▶ [HOW TO COMPLETE THIS TASK]:
The expected output is every entry that follows, reproduced exactly.

- - -

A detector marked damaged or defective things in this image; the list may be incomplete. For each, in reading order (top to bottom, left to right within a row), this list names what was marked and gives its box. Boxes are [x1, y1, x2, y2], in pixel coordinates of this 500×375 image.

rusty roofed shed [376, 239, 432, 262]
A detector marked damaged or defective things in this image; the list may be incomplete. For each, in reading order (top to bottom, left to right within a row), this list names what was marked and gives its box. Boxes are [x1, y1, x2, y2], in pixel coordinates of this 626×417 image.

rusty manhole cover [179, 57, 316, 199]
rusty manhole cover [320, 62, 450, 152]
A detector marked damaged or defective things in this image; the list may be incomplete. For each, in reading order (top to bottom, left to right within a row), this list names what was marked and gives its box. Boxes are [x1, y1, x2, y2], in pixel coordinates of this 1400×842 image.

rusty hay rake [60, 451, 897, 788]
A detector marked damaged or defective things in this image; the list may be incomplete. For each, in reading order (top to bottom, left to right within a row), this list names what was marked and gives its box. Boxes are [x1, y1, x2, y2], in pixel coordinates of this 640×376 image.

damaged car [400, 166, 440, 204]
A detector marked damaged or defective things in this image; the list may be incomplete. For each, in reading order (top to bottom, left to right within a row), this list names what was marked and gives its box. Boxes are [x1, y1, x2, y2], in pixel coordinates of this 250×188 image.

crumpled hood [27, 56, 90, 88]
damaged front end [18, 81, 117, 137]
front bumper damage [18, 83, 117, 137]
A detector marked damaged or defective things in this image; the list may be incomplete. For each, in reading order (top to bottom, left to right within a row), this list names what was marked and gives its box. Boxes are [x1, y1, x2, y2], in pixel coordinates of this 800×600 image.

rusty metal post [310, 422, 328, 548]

- - -

▶ [PROBLEM SOLUTION]:
A detector marked damaged or defective things in this image; the list may be incomplete. For each, in reading order (top to bottom, left to right within a row), this list names what was marked and gives its box. Boxes are [x1, y1, x2, y2], in pixel coordinates of this 500×375 image.

rusty roofed shed [376, 239, 432, 262]
A detector marked damaged or defective things in this image; the list may be incomplete. For each, in reading order (top to bottom, left to right within a row), this list names what was marked and gives its box. Boxes are [x1, y1, x2, y2], in pixel coordinates of this 626×417 image.

rusty manhole cover [179, 57, 316, 199]
rusty manhole cover [320, 62, 450, 152]
A detector marked damaged or defective things in this image; the list may be incomplete. For each, in reading order (top to bottom, left to right within a row), this list names what was marked and gives its box. Boxes are [x1, y1, x2, y2], in pixel coordinates of this 1400×842 image.

rusty hay rake [60, 451, 897, 788]
A detector marked damaged or defective things in this image; the list may be incomplete. For each, in reading order (top to bottom, left to right within a row), this list names what was marked and gives its box. Boxes are [x1, y1, x2, y2], in pixel coordinates of this 640×376 image.

damaged car [400, 166, 440, 204]
A detector marked damaged or defective things in this image; the list may be incomplete. For each, in reading order (top to bottom, left to right within a row), this list names what was marked and gives its box. Boxes are [x1, y1, x2, y2], in pixel coordinates of this 250×188 image.

crumpled hood [27, 56, 90, 88]
damaged front end [18, 81, 117, 137]
front bumper damage [18, 83, 117, 137]
A detector marked damaged or defective things in this image; the list may be incomplete. For each, in reading order (top to bottom, left to right within a row), this list names what was marked and gives its box. Boxes are [x1, y1, x2, y2], in pixel coordinates of this 800×600 image.

rusty metal post [310, 422, 328, 548]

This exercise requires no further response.